Mandetta: "Se o centro se dividir, não entro na disputa presidencial em 2022"

Ex-ministro tem viajado pelo país e articulado conversas com nomes que vão de Ciro Gomes a João Dória em busca da construção de uma terceira via alinhada ao “centro" como alternativa a Lula e Bolsonaro


  • 07/06/2021, 16h55, Foto: Divulgação.

Um dos presidenciáveis mais cotados para a disputa presidencial em 2022, o ex-ministro Luiz Henrique Mandetta, diz “estar pronto” para as eleições do próximo ano. Ele tem viajado para várias cidades e articulado conversas com nomes que vão de Ciro Gomes (PDT) a João Dória (PSDB) em busca de construir uma terceira via alinhada ao “centro político” ―em alternativa a Lula e a seu ex-chefe, Bolsonaro, que lideram as últimas pesquisas eleitorais. .

Mantetta concedeu entrevista por vídeoconferência ao jornal EL PAÍS, nesta segunda-feira, quando disse acreditar que há grande margem política para trabalhar o campo alternativo e diz buscar um consenso para não fragmentar as opções. . (Leia mais abaixo)

“Se fragmentar esse centro, se tiver três, quatro, cinco candidaturas, não conte comigo. Eu não vou fazer esse papel pra conspirar, para que os extremos consigam, com os seus cercadinhos de radicais, ir pro segundo turno. Acho que é pra entrar para vencer a eleição”, defende.
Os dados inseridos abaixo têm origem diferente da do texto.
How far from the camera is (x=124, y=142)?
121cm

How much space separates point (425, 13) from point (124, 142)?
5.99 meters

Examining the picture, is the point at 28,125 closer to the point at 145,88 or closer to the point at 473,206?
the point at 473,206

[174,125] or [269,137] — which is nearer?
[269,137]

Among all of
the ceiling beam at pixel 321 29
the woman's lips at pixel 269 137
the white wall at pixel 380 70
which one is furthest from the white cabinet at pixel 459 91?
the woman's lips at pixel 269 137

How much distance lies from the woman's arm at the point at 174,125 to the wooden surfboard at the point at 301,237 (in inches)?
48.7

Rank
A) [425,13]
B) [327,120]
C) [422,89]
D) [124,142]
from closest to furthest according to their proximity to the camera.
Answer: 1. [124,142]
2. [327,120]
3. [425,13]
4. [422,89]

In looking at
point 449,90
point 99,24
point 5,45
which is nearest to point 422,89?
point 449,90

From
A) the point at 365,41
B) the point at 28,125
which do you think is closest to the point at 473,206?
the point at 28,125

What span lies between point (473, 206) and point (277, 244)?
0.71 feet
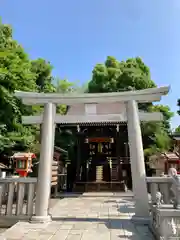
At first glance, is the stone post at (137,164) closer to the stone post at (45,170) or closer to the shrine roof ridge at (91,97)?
the shrine roof ridge at (91,97)

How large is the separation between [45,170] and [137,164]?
7.93 feet

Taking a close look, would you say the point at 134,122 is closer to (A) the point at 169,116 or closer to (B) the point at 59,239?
(B) the point at 59,239

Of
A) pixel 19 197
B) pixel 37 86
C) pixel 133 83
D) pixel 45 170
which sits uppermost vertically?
pixel 133 83

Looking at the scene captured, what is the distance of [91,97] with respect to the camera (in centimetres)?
584

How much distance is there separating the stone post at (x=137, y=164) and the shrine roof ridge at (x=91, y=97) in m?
0.24

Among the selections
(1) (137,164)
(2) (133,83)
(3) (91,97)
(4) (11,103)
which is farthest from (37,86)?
(1) (137,164)

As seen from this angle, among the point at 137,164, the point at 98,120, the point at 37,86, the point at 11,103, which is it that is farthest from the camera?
the point at 37,86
Mandetta não descarta que ele próprio seja o nome para representar este centro político, com o capital eleitoral que ganhou após deixar o Governo em abril do ano passado por discordâncias com Bolsonaro sobre medidas de isolamento social e o uso de cloroquina na pandemia.

O médico, que tem feito inúmeras críticas ao mandatário e depôs na CPI da Pandemia no início do mês, avalia que a comissão do Senado ainda está sendo trabalhada de forma errática ao discutir o uso da cloroquina, embora veja bastante material para identificar a digital de Bolsonaro na demora para comprar vacinas. “Eu me arrependo de ter acreditado que Bolsonaro queria um trabalho técnico”, afirma.

Eis um dos trechos da entrevista de Mandetta ao jornal espanhol:

Pergunta. Você tem se colocado na linha de frente dos políticos de centro-direita para apresentar um nome para a eleição presidencial de 2022. Hoje já conseguem apresentar uma candidatura única? (Leia mais abaixo)

Resposta. O que a gente está trabalhando agora é esse conceito de uma pré-aliança. De uma coisa aonde a gente já possa nascer, para discutir, fazer os debates. É para que a gente possa ter um ponto de convergência. Temos um bom caminho, um bom número de partidos já preparados pra ir para essa fase. E temos alguns partidos que estão ainda discutindo questões internas, de quem é o nome [a ser apresentado], como o PSDB, que está muito confuso. O PSDB tem quatro possíveis candidatos, está pensando em fazer prévias, não sabe se a prévia vai ser em outubro ou em março do outro ano. Então, não é possível aguardá-los indefinidamente. A gente está tentando se organizar pra ver se consegue iniciar essa construção no final desse primeiro semestre. Queremos conversar com uma parte significativa da sociedade que não quer os dois extremos. Tem muita gente que não quer nem esse presente amargo, nem esse passado tenebroso.